The Beer Wench has asked us to write about “Frankenstein Beers” for today’s 44th gathering of The Session. I’ll be brief because I must get back to my research on what the best time to add Rosa Solis to the boil might be. I’d like to maximize the stirring up of lust.
Does a beer brewed with wheat malt, oat malt and beans sound like a Frankenstein beer? How about if once fermentation begins the brewers add the inner rind of a fir tree; fir and birch tree tips; Cnicus benedictus, a bitter herb used to stimulate appetite; flowers of Rosa Solis, an insect-eating bogplant, said to stir up lust; elder flowers; betony; wild thyme; cardamom; and pennyroyal (which turns out to be dangerously poisonous).
According to Martyn Cornell’s Amber, Gold & Black: The Story of Britain’s Great Beers that that wouldn’t be at all new. It’s a seventeenth century recipe for Mum from one of those boring old British brewers, a beer that apparently took inspiration from something an equally staid German brewer invented in 1492 and called Mumme. A poem written in about 1725 described Mum as “bitter as gall/And as strong as six horses/Coach and all.”
“There’s very little that’s new in the world,” Ron Pattinson, groundkeeper at Shut up about Barclay Perkins, answered via email when I asked him about this for an article that appeared in American Brewer. “It’s indicative of the poor grasp of beer history that modern brewers believe they are breaking new ground when, in reality, they’re following a well-trodden path. High OG, heavy hopping, long barrel-aging; all of these were commonplace 150 or 250 years ago.”
When I asked him to pick the “original” extreme beer he wrote, “Well Danziger Joppenbier is hard to beat. It was around since at least the 1700s. It was like Mumme, but even weirder.” Curiously, although the beer was brewed in Danzig most of its sales were in Britain, where it was spelled Jopenbier.

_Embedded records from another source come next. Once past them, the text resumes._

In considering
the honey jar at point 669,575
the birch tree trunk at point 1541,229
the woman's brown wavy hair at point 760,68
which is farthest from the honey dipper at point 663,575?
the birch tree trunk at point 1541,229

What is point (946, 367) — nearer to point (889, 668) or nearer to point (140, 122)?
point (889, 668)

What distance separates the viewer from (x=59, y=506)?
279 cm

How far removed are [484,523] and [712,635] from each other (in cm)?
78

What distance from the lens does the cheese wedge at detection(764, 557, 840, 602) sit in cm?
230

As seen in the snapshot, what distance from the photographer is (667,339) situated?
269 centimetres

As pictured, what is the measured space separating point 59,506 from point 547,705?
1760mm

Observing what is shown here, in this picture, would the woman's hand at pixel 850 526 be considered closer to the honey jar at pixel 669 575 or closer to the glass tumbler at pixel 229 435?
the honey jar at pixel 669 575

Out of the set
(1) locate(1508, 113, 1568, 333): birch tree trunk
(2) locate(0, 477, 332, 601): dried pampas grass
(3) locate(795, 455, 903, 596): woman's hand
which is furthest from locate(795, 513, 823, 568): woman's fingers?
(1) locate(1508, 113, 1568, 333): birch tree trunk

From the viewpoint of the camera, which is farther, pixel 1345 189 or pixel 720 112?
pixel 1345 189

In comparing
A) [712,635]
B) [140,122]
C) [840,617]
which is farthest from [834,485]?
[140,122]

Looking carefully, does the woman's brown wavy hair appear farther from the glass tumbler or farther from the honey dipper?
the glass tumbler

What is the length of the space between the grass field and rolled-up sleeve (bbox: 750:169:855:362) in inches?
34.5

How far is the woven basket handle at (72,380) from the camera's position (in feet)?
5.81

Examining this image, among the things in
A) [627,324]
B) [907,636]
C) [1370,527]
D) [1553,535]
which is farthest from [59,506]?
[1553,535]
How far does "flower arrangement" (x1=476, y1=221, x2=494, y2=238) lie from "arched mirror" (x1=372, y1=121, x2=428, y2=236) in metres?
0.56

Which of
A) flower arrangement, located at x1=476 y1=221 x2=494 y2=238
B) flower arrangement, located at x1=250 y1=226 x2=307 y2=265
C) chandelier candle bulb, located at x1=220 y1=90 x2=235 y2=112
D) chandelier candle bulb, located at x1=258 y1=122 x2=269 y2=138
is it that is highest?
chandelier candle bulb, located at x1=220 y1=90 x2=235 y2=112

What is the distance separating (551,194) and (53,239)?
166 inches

Randy Mosher, author of Radical Brewing and Tasting Beer, came up with the exact same answer. “The weirdest one I’ve run across is Danziger (Gdansk) Jopenbier, a . . . beer that started as a malt syrup at over 50 °Plato (not a typo, fifty), fermented spontaneously with a variety of oxidative yeasts and possessing a lot of sherrylike qualities,” he replied.
So Danziger Joppenbier, with flowers of Rosa Solis. I’d love to provide some tasting notes. As soon as somebody brews it.
Stan, quick question you might know. Do you know of any spontaneous fermentations in the US that have worked out? And I don’t mean spontaneous as in the wood walls of the room containing the fermentation vessel were sprayed down with a pre-known strains. I know Allagash did one, but when visiting they said it hadn’t turned out yet. Is there a local airborne microflora in the US that produces a quality flavor?
Betony is said to be a safe sedative for kids.
I showed some monks Elephant Head betony that grows by them. They made a whole pot of tea from quite a bit of betony. All fell asleep mid day for about 6 hrs.
Number two in the weird stakes would be Lyon Brown Beer that they threw calves’ feet into and then boiled in a pressure cooker.
Todd – Thanks for the tip. I’m headed up to Abiquiu next weekend and will ask them about that.